Recap 2025: The Year Artificial Intelligence Finally Learnt To Think
In 2025, models broke the thinking barrier, and from being a tool for doing mundane tasks, it became an avenue for creativity, research and productivity.

If 2023 was the year of chatbots, 2025 will go down in history as the year for 'digital colleagues' - your friendly (or not so friendly) AI helper who can do much more than just write bad poetry.
Indeed, we have crossed a definitive moment in AI evolution - moving away from simply AI-generated content through text or image to becoming a tool with much enhanced thinking capabilities.
In 2025, models broke the thinking barrier, and from being a tool for doing mundane tasks, it became an avenue for creativity, research and productivity.
As models broke the "reasoning barrier" and began executing complex workflows with diminishing oversight, the industry was forced to reimagine everything from software interfaces to cybersecurity architectures.
The Reasoning Engines
In 2025, perhaps the biggest shift in generative AI came in the form of 'thinking' before writing.
Almost every foundational model available online now has a 'think' mode, a trend spearheaded by Gemini 3.0 - the holy grail for AI foundational models right now.
Gemini's DeepThink architecture has allowed low-latency chats and high-level reasoning.
This approach proved decisive: on "Humanity's Last Exam," a benchmark designed to stump frontier models, Gemini 3 Pro’s "Deep Think" mode scored 41%, significantly outperforming standard configurations.
Gemini 3.0 wasn't the only flagship Google launched this year. Its Nano Banana Pro model took image generation a step further with superior text rendering - a feature that allows it to generate text within images and thus make infographics.
While Google stole the show with Gemini and Nano Banana, OpenAI's 'code red' response saw them release ChatGPT 5.2, which achieved a perfect 100% on the AIME 2025 math benchmark and 52.9% on the ARC-AGI-2 test of fluid intelligence, significantly outranking competitors.
Meanwhile, Anthropic's Claude 4 cemented its place as the developers' choice thanks to its reliability in long-term computing.

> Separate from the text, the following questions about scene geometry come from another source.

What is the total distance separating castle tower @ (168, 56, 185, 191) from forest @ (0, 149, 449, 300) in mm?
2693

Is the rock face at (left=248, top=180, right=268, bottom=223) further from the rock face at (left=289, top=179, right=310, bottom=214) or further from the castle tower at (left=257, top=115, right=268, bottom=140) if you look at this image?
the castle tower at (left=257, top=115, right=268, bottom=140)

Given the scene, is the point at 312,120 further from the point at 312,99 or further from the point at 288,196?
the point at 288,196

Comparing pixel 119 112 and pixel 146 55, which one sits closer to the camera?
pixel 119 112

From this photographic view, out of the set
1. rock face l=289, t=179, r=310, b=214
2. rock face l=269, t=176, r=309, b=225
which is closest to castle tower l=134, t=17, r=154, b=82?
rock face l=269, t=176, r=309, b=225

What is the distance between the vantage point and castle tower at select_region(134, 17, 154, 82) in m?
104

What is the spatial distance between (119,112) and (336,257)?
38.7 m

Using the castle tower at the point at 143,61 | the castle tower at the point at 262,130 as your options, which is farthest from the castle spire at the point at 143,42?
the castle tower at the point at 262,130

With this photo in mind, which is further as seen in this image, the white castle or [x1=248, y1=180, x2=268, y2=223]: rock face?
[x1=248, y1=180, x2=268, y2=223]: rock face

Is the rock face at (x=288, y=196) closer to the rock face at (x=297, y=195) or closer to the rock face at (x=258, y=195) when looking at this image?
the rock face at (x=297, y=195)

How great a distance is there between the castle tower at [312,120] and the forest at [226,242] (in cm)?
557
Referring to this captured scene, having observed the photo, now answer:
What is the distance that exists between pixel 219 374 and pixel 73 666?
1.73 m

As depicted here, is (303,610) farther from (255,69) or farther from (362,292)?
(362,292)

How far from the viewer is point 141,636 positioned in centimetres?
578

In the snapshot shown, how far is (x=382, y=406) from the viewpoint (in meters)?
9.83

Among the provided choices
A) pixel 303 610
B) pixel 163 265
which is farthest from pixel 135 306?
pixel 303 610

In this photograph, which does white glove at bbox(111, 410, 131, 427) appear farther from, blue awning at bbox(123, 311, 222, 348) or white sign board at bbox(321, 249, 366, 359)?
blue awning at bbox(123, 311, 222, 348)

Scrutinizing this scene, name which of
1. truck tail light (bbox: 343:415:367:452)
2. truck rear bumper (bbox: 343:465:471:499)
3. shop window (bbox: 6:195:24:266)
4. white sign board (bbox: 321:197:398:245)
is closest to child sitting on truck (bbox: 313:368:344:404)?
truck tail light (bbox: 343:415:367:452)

The chatbot can indeed sustain focus on tasks for up to seven hours, equivalent to a full corporate workday.
The Hardware Game
It isn't just the software that has improved in 2025. Hardware to support the complex foundational models have also improved.
Perhaps the most interesting development was Google making strides in the chipmaking game through its Tensor Processing Units (TPUs).
The success of TPUs in not only improved Gemini but also serve as a marketing tool for Google to sell and threaten Nvidia's position, even though the Jensen Huang-run company remain the undisputed leader in this field.
Let's talk about phones now. AI had a massive role to play in most flagship smartphones this year, with Samsung revolutionising the idea of an AI phone by offering various features, while Apple fell behind.
Most phones in 2025 also launched with NPUs - Neutral Processing Units designed to store a neural network that powers the generative AI in a smartphone.
AI For A Corporate World
The AI revolution in 2025 did not just help individuals; it also redefined the corporate landscape.
From offering passive chatbot solutions, AI has helped corporate entities get hands-on access to a 'digital colleague' - an agentic shift that allowed enterprises to delegate complex, multi-step workflows.
These include refactoring software code, resolving billing disputes, understand data, with minimal human oversight.
This had a telling impact on the labour force as companies such as Amazon, Verizon, IBM and Starbucks all orchestrated major layoffs this year.
Supply Chain Disruption
From a consumer perspective, the onset of the latest Gemini or ChatGPT models has greatly helped individuals as well as corporations.
But the growing demand for AI and data centres has had a significant impact on global supply chains, particularly in relation to chips.
The AI boom has indeed coincided with global RAM and SSD shortages. NDTV Profit reported earlier that companies producing these RAMs and SSDs are mass-producing hardware for big companies and data centres.
As a result, RAM prices have spiked up to 300% in the last two months, thereby significantly hurting consumers. Companies like Micron have even shifted away from the consumer tech business, leading to fears that this supply glut could remain for the foreseeable future.